The sample in an experiment is initially at $t_1$°C. If the sample’s temperature is doubled, what is the new temperature in °C?

The answer to that implies the reference to absolute temperature (for simplicity, to one significant figure, as the book required), i. e.:

$t_2°C = (T_1 × 2)K - 273 = (t_1°C + 273) × 2 - 273$.

I understand that the whole idea of this question to reiterate to the pupil that we ought to think of temperature as a specific physical property, and not in an everyday sense, but I am confused about the wording. In the section on temperature author writes:

We will begin with the commonsense idea that temperature is a measure of how “hot” or “cold” a system is. These are properties that we can judge without needing an elaborate theory. As we develop these ieas, we’ll find that temperature T is related to a system’s thermal energy. […] We’ll study temperature more carefully in Chapter 18 and replace these vague notions of hot and cold with a precise relationship between temperature and thermal energy.

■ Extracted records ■
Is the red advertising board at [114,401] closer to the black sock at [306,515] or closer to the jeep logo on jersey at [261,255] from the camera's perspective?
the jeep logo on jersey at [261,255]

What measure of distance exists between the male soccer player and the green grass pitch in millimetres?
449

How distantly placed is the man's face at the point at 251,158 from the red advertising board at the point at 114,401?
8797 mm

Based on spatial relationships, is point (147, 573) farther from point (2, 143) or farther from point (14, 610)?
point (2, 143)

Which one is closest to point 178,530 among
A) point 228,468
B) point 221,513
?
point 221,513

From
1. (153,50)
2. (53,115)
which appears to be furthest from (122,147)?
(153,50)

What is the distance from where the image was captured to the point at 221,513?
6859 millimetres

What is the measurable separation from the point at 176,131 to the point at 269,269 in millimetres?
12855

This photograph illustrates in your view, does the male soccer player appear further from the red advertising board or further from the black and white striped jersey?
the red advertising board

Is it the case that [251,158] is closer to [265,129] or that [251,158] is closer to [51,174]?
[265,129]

==

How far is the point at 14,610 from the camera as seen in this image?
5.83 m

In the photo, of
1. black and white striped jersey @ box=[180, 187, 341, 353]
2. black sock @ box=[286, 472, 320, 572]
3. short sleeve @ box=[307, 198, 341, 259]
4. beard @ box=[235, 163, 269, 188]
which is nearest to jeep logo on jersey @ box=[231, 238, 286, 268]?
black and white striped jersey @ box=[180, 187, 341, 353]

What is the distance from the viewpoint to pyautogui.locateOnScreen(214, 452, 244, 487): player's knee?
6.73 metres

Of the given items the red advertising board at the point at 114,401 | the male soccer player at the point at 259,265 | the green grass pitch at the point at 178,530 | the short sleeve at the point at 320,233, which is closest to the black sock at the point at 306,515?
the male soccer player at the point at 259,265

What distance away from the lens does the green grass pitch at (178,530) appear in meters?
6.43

■ Task prompt ■
Carry the post on doubling a temperature forward from its last sentence. The lines are separate material and not part of the post on doubling a temperature.

■ Reply ■
That is, as yet we are still at the stage of “vague notions”. Few paragraphs later Knight introduces Kelvin scale but nowhere there or in between does he specifically insists on that idea I mentioned after the formula. At least not that I can see.

Am I missing something that should be obvious to me, and I fail to grasp it instantly because my brain is depleted by 50+ hours a week of studies? Am I just plain stupid, because to my eternal shame it took me way too long to figure it out? Or was there a better way to home onto that idea by an author: what do other textbooks say on that topic, how do they word this concept? Is the question logically flawed or confusing, or is it the common way of describing the situation in scientific literature?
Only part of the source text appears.